8/22/06 4:08 P
just anticipate that some may not attend as a result.
I know we have not gone to things because kids weren't allowed - because we had no sitter.
Which is fine - but then we were given attitude by the party's holding events afterwards.
#1 Alexander "Joshua", July 13, 1999
#2 Sage Adelaide, April 4, 2006
#3 Yet to be Determined... :)
8/22/06 3:37 P
Thanks ladies. This is what we decided to have printed on the invitations at the bottom:
We love children; however, we are unable to accommodate them for this special occasion, so please leave them with a sitter. Thank you for your understanding.
Hopefully that will go over pretty well.
It's a boy!William Joseph.
8/22/06 3:21 P
I do have to give this caution... if you are going to include it in the invitation... make it a part... and not an after thought. I recently received an invitation to a wedding shower where it was clear that couples were invited. It said "very casual attire" printed int he invitation. But then had written on mine was "no children" I was a bit offended. Because I know they don't know many people with kids so I know the comment was directed at me... I have a nother friend who got the same invitation and it didn't say anything about kids on hers. I still I still went to the party... mainly because I am in the wedding... but I made it clear that the reason my dh was not attending was because some one had to stay home with my dd. After paying for everything for their wedding I can't afford a babysitter.
8/22/06 3:04 P
I went to one shower where it read Come and celebrate with us at ....restaurant, nursing babies welcome, childcare available at #123 for a $8.00 flat fee per child. I think it was a relative, the mommy-to-be probably supplemented the $ but that way people didn't just drop off their 10 kids if they didn't have too, lol!) This way it was really clear not to bring your kids and didn't sound rude to me! hope you have a great time!
8/22/06 1:33 P
We put Adult only shower.
Keira Mackenzie born 9/5/06 at 4:30 am
6 lbs 2 oz
8/22/06 1:03 P
As with any adult party i see nothing wrond with putting "no childeren please" on the invitation itself.

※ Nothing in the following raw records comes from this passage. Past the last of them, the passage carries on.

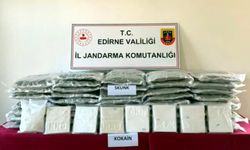 Edirne'de uyuşturucu operasyonu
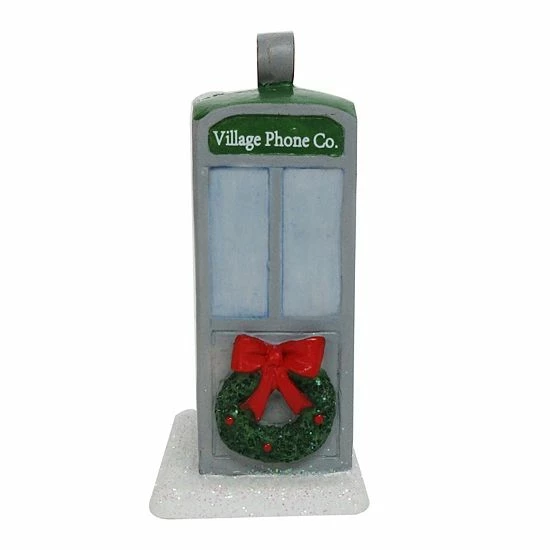 St. Nicholas Square® Village Santa Calling 3 St. Nicholas Square® Village Santa Calling - Image 3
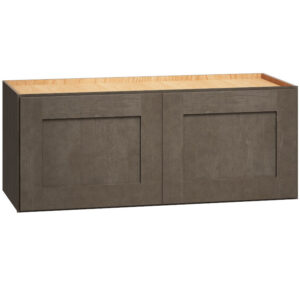 Wall Cabinet with Double Doors in Omni Beachwood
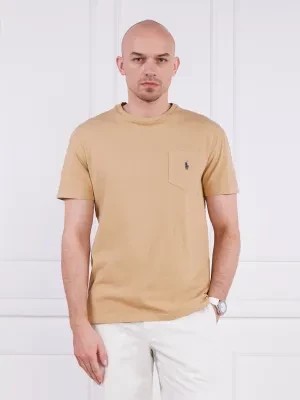 Zdjęcie produktu POLO RALPH LAUREN T-shirt | Regular Fit | z dodatkiem lnu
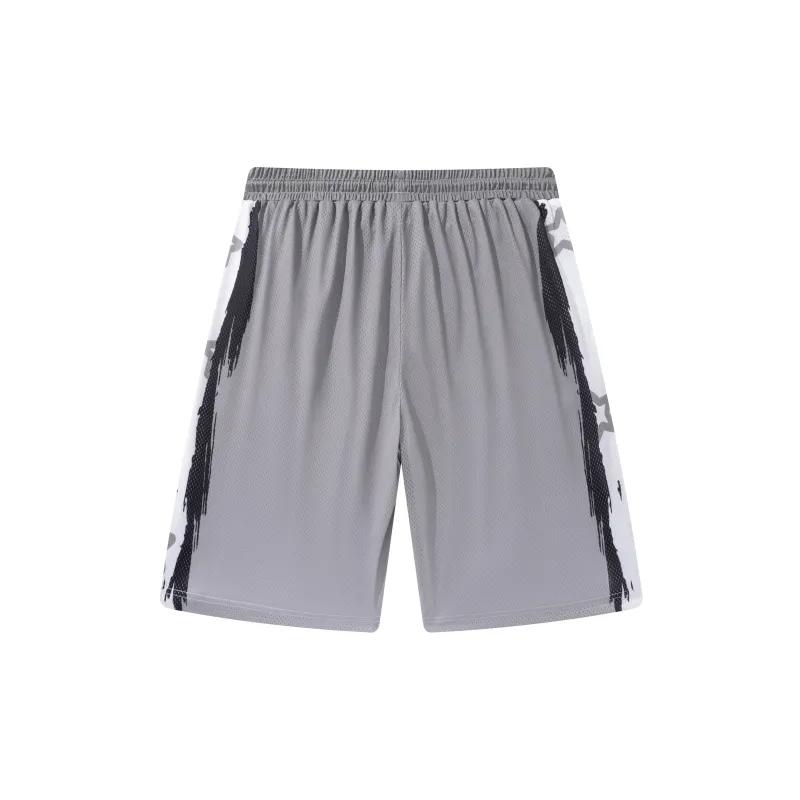 FireMonkey Basketball Shorts Unisex Gray-1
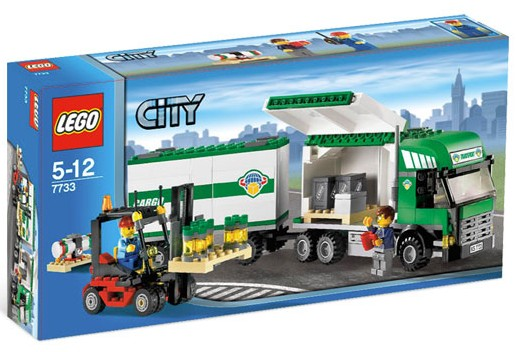 7733 - Truck & Forklift {Special Edition} (R)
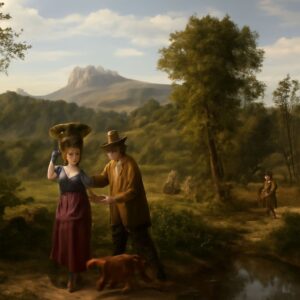 Romanticism art movement and 19th century romanticism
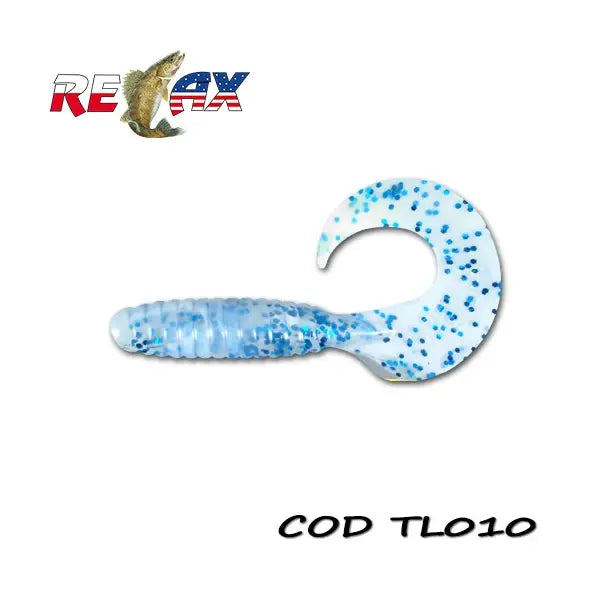 Naluca Soft Relax Twister 9cm Laminat Relax(4buc/Plic) : Culoare - Tl020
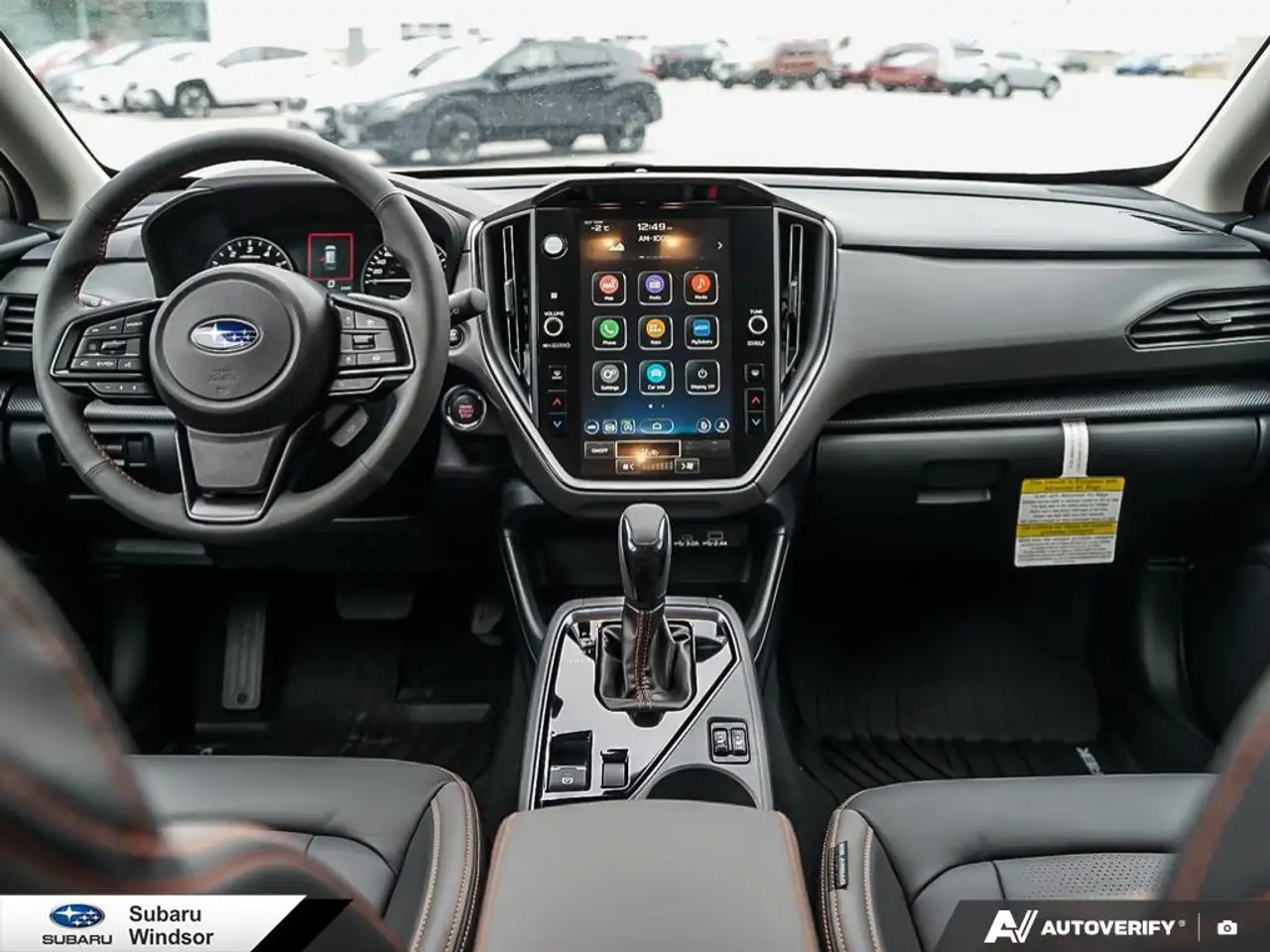 Subaru Crosstrek снимка Subaru Crosstrek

I love my kids but i accept that there are some places childeren don't belong. I would not be insulted. My husband believes childeren should be included in these things wedding etc. He needs to be told and explained constantly.
Just make sure you stand by you decision and when someone comes with a sob story about why they "have" to bring their kid, be prepared to tell them you will miss them at the shower.
8/22/06 1:02 P
I'd also play up that it's for "adults only, please". If you have several friends who are upset because they can't get out without the kids, you might want to think about having a small gathering at another time for them.
My youngest weaned at 31 months. (I was pregnant, so didn't mind. But when I lost the baby, I was really upset.) I homeschool, use natural products, cosleep, cloth diapers, wear my baby, attachment parent, don't vaccinate, and love God, my husband of over 19 years, and my kids!
8/22/06 12:49 P
I really like CCINGRAM's advise on having the invitation saying something about it being your last "adult party without kids" and maybe find a way for a babysitter to be provided--if any of your friends have older children who could help, or if you have neices, etc. that could be at your home for babysitting services during the party. You need to decide what constitutes a "kid" too because you'll probably have alot of people ask if their 11 or 13 year old can come-since they won't run around screaming. You might get a few upset people-but it IS your party...they'll get over it.
Children are the best teachers of what UNCONDITIONAL love really is!
Preslee Jane 9-16-04
William 'Cash' Curtis arrived
Feb. 22 @ 4:15pm
8lb 8oz -- 21inches
8/22/06 11:37 A
GOOD LUCK!!!!! my sister tried to have a babyshower for me and my 2 sisterinlaws have 7 kids among them. her house is tiny so she said no kids. i have 3 other friend who put up a stink about their kids not being able to come. think about it 12 kids at my baby shower what fun!!!!! any way now i'm having a shower w/ my inlaws, my family in another state and the girls from work. totallying 4 showers. but hay i do like presents!!!
8/22/06 9:43 A
I would try to play it up as "Her last party without kids" and play up the "adult" atmostphere. It would be best if you had a few friends staying at someone's house who could keep the kids -- "babysitters provided".
We had kids at both of my showers and had no issues. I don't think it's because there were kids at the shower you were at -- it's because the parents weren't parenting!
Good luck! I loved having kids at my showers, but I understand where you're coming from!
8/22/06 9:42 A
8/22/06 9:30 A
I need help! How can I say that I do not want any kids at my shower? What is the proper wording to put in the invitations? The last shower I was at was terrible because there we kids running all over the place, unwrapping the mom-to-be's gifts, basically raising hell! I do not want this to happen at my shower. We are having my shower at a restaurant and I do not feel it is the place for children. It would be one thing if it was being held at my sisterís house, but we are having over 50 people at a nice place. I want it to be calm and peaceful. Thanks for the advice.